Expectativas para o Preço do Petróleo e Mudança para Ativos Seguros
Atualmente, a Venezuela produz, em média, 800 mil barris de petróleo cru por dia, um número que está bem abaixo do seu pico de 3,5 milhões de barris por dia, alcançado na década de 1990. Kenneth Goh, diretor de gestão de patrimônio privado da UOB Kay Hian, em Cingapura, destacou que “a Venezuela era uma questão de produção. [O Irã] representa uma questão de ponto de estrangulamento”.
Localizado na região do Golfo que separa Omã do Irã, o Estreito de Ormuz é reconhecido como um dos pontos de estrangulamento de petróleo mais importantes do mundo. Em 2025, cerca de 13 milhões de barris de petróleo passaram pelo Estreito de Ormuz diariamente, representando aproximadamente 31% dos fluxos globais de petróleo transportados por via marítima, segundo dados da empresa de inteligência de mercado Kpler.
Em junho de 2025, após um ataque de Israel a instalações nucleares iranianas, as ações registraram uma forte queda na abertura do mercado, porém se recuperaram rapidamente assim que ficou claro que o estreito não havia sido afetado. “Esse é o padrão que os mercados irão considerar na segunda-feira”, comentou Goh. Ele também observou a possibilidade de uma fuga para ativos mais seguros, como um fortalecimento do dólar americano, do iene japonês e uma corrida por ouro.
Outros analistas de mercado compartilharam visões semelhantes. Alicia García-Herrero, economista-chefe para a Ásia-Pacífico da Natixis, espera uma abertura de mercado “difícil e avessa ao risco” na segunda-feira, prevendo que as ações globais possam cair de 1% a 2% ou mais, com os rendimentos dos Treasuries dos EUA caindo de 5 a 10 pontos-base e os preços do petróleo saltando entre 5% e 10%. Contudo, ela alertou para a importância de “não fazer apostas ousadas”, aconselhando os investidores a aguardarem a resposta do Irã.

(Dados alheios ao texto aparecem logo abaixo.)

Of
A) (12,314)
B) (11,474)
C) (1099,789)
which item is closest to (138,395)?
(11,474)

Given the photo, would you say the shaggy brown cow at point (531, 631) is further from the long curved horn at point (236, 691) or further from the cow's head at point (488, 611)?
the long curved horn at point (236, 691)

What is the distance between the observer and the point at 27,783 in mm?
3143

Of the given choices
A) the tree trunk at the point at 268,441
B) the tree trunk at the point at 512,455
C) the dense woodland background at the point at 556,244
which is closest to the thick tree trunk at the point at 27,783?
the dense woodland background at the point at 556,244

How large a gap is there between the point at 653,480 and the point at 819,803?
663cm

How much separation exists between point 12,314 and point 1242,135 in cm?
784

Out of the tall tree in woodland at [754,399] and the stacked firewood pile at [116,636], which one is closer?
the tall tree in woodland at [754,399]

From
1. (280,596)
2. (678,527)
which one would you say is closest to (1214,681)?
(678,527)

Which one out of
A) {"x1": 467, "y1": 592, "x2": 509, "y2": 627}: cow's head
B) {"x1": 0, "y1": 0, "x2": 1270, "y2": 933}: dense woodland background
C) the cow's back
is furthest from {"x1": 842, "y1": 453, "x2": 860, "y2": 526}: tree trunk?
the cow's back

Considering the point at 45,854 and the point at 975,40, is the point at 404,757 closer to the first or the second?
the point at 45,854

Campanha de Curto Prazo vs. Tentativa de Mudança de Regime
Alguns gestores de fundos, no entanto, afirmaram que a posição avessa ao risco vem se consolidando nas últimas semanas, o que pode fornecer uma certa proteção contra a volatilidade inicial quando as transações forem retomadas. Weidinger apontou que alguns movimentos entre diferentes ativos já refletem “um ambiente de crise”, mencionando a alta dos preços do petróleo e o aumento da demanda por Treasuries nas últimas semanas.
Embora os mercados tenham precificado essa situação, os investidores estão atentos para saber se a recente ação dos Estados Unidos permanecerá como uma campanha concisa e de curto prazo ou se escalará para um conflito regional prolongado. David Roche, da Quantum Strategy, analisou o impacto no mercado com base na duração do conflito e na possibilidade de o Irã tentar fechar o Estreito de Ormuz. Se o conflito for breve e contido, ele acredita que o movimento avesso ao risco e o aumento dos preços do petróleo também serão momentâneos.

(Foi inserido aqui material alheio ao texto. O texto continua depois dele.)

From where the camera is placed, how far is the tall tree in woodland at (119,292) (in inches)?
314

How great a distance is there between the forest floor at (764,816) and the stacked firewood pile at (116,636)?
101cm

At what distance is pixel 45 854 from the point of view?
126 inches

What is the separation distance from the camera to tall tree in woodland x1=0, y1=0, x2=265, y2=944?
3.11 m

No entanto, se essa situação evoluir para uma tentativa mais extensa de mudança de regime que dure entre três a cinco semanas, os mercados reagiriam “de maneira bastante negativa” enquanto os investidores avaliam um conflito ampliado e uma interrupção prolongada do fornecimento de petróleo. Neste caso, Roche indicou que poderá aumentar sua participação em ouro para cerca de 15% de seu portfólio como uma estratégia de proteção.

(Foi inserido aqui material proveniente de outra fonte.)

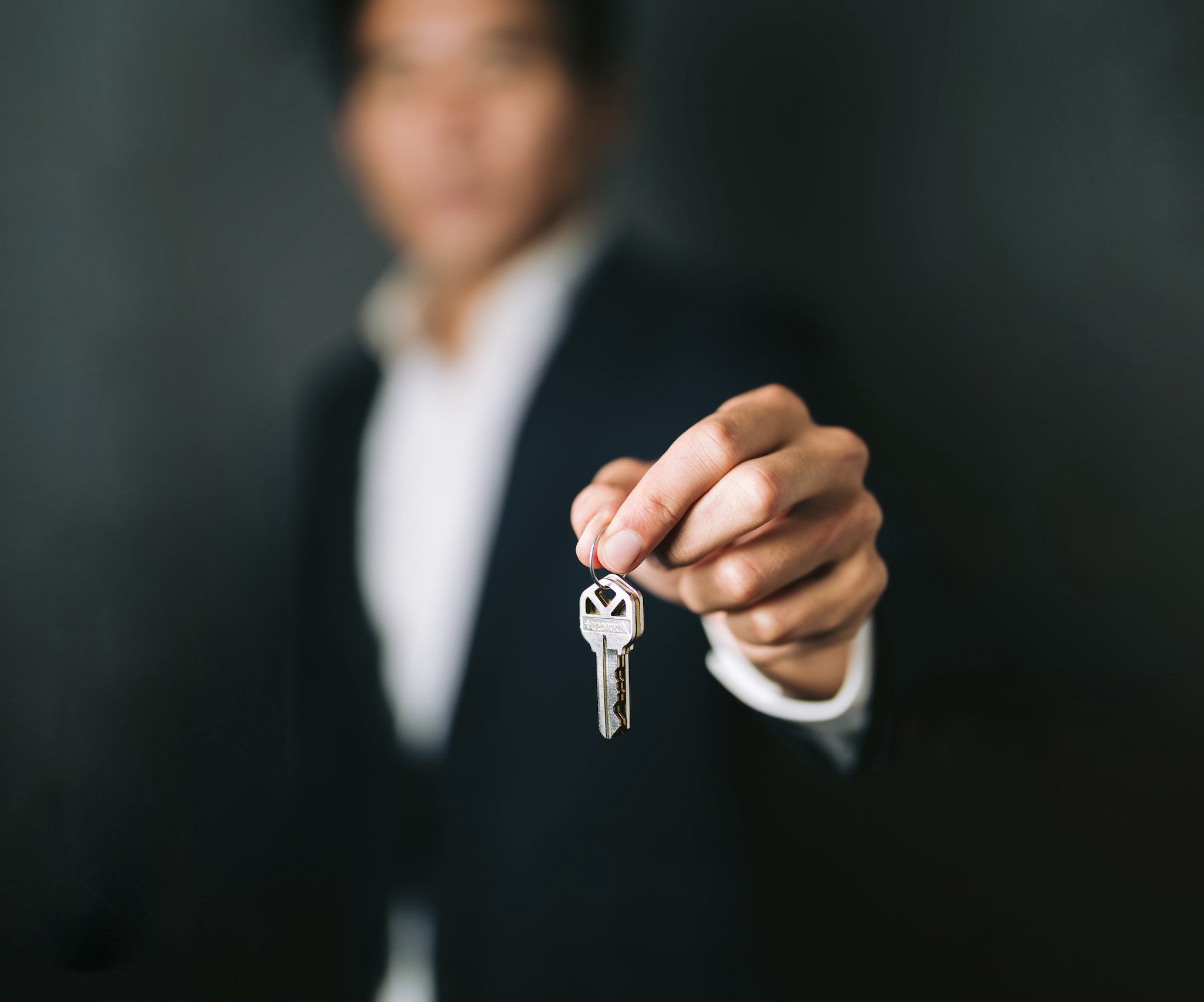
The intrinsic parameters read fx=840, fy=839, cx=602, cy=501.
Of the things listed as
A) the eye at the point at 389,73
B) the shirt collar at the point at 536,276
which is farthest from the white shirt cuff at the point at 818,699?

Uma retaliação prolongada por parte do Irã também teria um impacto significativo nos mercados asiáticos, dado que esses mercados dependem de suprimentos de energia estáveis e rotas comerciais confiáveis. Billy Leung, estrategista de investimentos da Global X ETFs, ressaltou que as ações globais devem abrir em baixa, com uma volatilidade acentuada, especialmente nos setores cíclicos e de maior beta.